Alternatively, the MPU 51 may perform processing of outputting white noise data of a
predetermined level, or processing of outputting data corresponding to stationary noise
generated regularly by the sound collection system. You may make it MPU51 do.
[0119]
Next, in S114, the process of decrementing the value of the variable n, that is, the process of
subtracting 1 from the current value of the variable n, substituting the value of the subtraction
result into the variable n, is performed. Processing is returned, and processing based on the new
04-05-2019
35
value of the variable n is performed again.
[0120]
By causing the MPU 51 to perform the above-described control processing, the computer 50 of
FIG. 10 can function as the sound collection device 1.
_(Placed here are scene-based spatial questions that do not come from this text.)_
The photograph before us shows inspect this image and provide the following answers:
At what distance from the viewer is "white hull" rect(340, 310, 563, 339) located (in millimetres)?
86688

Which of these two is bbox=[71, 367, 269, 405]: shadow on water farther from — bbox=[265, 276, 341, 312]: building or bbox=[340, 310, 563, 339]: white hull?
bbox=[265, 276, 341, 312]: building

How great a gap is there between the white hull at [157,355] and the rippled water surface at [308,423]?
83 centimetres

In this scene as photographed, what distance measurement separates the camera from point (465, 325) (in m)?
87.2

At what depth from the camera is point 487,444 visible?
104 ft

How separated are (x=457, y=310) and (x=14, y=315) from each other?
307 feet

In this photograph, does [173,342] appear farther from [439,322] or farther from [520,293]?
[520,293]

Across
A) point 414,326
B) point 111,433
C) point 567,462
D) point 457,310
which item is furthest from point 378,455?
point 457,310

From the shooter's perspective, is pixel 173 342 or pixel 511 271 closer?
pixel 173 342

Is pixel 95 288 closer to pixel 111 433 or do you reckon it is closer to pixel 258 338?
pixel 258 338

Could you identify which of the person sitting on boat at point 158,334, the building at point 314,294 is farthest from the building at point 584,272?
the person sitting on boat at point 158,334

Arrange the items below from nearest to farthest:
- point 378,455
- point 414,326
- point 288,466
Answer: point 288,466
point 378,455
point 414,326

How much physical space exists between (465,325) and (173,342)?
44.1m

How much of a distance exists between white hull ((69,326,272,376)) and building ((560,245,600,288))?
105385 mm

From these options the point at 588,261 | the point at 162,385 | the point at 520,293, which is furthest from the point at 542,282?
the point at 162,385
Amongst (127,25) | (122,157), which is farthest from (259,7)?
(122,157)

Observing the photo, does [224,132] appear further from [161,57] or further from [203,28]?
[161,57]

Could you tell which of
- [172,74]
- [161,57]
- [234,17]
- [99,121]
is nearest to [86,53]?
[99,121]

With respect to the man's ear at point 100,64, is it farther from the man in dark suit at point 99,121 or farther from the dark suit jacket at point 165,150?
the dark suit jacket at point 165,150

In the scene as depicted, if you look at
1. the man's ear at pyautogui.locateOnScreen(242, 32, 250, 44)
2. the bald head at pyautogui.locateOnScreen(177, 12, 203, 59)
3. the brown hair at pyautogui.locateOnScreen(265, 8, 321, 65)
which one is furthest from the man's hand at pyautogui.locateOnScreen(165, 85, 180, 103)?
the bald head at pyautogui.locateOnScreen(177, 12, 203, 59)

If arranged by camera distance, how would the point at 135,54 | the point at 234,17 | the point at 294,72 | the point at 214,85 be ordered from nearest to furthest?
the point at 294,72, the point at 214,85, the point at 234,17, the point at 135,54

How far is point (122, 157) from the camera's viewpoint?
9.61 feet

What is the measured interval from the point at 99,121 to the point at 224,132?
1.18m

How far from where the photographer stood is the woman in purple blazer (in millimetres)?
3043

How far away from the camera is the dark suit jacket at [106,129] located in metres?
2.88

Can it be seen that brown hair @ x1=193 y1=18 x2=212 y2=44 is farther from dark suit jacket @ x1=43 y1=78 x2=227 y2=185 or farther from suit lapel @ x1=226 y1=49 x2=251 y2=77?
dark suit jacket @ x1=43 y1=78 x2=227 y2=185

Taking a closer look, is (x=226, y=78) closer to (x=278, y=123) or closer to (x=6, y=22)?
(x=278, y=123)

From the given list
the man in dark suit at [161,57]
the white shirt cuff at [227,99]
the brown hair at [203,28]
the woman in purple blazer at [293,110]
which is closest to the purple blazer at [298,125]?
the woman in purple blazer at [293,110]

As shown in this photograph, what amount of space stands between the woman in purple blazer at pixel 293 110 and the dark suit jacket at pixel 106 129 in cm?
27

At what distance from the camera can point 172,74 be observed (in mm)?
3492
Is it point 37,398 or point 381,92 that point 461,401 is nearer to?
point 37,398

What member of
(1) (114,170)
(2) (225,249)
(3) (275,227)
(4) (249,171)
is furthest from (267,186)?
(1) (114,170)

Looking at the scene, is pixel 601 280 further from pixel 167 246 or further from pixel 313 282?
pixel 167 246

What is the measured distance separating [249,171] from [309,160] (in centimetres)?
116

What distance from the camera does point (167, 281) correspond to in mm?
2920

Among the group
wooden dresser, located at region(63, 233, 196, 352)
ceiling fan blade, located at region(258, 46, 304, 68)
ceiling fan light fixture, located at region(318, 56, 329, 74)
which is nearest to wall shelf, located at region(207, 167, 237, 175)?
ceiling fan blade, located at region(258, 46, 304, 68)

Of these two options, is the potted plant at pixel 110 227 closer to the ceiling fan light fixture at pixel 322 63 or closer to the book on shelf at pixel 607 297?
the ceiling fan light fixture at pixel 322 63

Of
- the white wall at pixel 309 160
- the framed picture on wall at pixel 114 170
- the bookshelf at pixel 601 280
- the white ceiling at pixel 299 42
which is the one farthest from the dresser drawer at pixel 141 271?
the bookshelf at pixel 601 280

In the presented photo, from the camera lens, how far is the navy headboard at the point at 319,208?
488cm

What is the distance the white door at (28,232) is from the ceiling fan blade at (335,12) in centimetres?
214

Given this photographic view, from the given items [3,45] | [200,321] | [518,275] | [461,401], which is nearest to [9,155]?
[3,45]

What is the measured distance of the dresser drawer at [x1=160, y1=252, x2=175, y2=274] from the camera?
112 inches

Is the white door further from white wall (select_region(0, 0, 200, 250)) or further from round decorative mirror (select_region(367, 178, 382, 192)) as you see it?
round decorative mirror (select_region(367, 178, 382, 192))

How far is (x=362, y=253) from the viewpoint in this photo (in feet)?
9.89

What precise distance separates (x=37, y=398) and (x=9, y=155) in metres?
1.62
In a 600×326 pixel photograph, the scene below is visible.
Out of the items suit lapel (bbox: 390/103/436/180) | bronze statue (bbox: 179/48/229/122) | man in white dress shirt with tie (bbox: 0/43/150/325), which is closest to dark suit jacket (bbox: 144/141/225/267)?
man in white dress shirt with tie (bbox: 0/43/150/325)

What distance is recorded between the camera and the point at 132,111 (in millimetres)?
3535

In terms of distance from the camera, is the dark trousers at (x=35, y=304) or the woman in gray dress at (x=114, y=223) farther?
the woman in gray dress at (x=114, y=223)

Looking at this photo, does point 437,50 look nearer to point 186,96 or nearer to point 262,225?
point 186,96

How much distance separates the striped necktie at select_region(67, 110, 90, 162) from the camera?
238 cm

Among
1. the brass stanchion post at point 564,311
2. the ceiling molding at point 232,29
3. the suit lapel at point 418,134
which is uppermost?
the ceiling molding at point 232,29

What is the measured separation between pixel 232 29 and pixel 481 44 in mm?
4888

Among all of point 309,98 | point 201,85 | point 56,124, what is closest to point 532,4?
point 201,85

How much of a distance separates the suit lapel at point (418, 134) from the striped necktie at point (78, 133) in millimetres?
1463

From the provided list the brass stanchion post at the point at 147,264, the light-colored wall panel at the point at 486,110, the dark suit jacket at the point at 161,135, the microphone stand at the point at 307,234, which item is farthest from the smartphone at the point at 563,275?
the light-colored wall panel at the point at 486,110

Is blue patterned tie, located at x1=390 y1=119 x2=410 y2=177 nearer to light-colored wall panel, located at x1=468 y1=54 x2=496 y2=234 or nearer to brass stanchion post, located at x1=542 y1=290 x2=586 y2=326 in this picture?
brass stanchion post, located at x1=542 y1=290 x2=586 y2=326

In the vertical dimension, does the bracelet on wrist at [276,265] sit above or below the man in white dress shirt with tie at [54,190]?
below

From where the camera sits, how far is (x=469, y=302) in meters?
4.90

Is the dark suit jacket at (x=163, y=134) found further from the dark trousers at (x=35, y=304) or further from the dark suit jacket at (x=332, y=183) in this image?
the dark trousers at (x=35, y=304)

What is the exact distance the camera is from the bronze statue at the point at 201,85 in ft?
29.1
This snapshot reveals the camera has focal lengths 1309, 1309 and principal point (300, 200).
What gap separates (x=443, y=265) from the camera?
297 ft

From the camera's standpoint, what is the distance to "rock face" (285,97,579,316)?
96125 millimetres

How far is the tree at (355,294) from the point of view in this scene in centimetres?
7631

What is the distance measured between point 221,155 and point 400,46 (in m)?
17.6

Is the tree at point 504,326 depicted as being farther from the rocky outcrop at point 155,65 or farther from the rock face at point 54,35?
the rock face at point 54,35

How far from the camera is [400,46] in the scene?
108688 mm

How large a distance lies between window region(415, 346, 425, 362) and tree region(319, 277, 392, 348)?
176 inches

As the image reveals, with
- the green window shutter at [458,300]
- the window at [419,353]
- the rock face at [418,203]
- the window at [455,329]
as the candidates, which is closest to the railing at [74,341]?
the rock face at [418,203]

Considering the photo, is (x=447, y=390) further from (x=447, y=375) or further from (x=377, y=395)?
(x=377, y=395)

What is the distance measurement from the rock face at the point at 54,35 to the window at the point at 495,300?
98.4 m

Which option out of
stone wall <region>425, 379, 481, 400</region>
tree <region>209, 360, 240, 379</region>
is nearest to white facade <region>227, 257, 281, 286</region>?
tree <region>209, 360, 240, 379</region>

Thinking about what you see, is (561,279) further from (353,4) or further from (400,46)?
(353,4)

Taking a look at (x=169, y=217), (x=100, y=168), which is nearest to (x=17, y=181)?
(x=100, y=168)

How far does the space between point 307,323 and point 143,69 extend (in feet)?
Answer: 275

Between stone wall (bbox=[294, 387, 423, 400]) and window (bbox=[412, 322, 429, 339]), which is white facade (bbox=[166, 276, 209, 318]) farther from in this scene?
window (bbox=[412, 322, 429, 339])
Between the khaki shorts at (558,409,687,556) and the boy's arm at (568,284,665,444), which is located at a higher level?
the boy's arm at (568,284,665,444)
The present invention is not limited to the embodiments described above, and at the
implementation stage, various modifications or combinations can be made without departing
from the scope of the invention.
[0121]
For example, although the camera 3 is disposed at substantially the same position as the
microphone array 2 in the above-described embodiment, the camera 3 and the microphone array
2 may be disposed at separate positions. When arranging in this manner, for example, a
conversion table for converting the positional relationship between the camera 3 and the
microphone array 2 is prepared in the sounding body information acquiring unit 10 of the sound
collecting device 1. Then, the sounding body information acquiring unit 10 refers to this
conversion table and arranges the arrangement information of the position, angle and distance
detected by the position detection system 4 from the photographed image of the camera 3 at the
position of the microphone array 2 It may be converted into information.
[0122]
In addition, the following additional remarks are disclosed regarding the embodiment described
above. (Supplementary Note 1) A sound pickup processing means for generating an output sound
signal of which sound collection directivity is controlled based on a plurality of collected sound
signals collected by a microphone array having a plurality of microphones whose relative
positions are fixed. Acquisition means for acquiring information on the number and arrangement
of sounding members present in the sound collection range of the microphone array; acquisition
direction of the sound collection directivity to be directed to the sounding body from the
microphone array; The setting of each of the sounding bodies based on the information on the
arrangement of the sounding bodies acquired by the user, and the sharpness of the sound
04-05-2019
36
collecting directivity directed to the sounding bodies is the number of the sounding bodies
acquired by the acquisition means. Sound collection directivity range setting means set for each
of the sounding bodies based on the information; and the sound collection processing means sets
the sound collection directivity to the direction and sharpness set by the sound collection
directivity range setting means Output signal with controlled nature Forms and outputs sound
collection device, characterized in that. (Supplementary Note 2) The information on the number
and arrangement of sounding members present in the sound collection range of the microphone
array acquired by the acquisition means is obtained from an image obtained by photographing
the sound collection range of the microphone array The sound collection device according to
supplementary note 1, characterized in that (Supplementary Note 3) The sound collection
directivity range setting means further acquires the sharpness of the sound collection directivity
to be directed to the sound generator based on the information on the number of the sound
generator acquired by the acquisition means and the acquisition The sound collection device
according to appendix 1 or 2, wherein the setting is made for each of the sounding bodies based
on the information on the arrangement of the sounding bodies acquired by the means.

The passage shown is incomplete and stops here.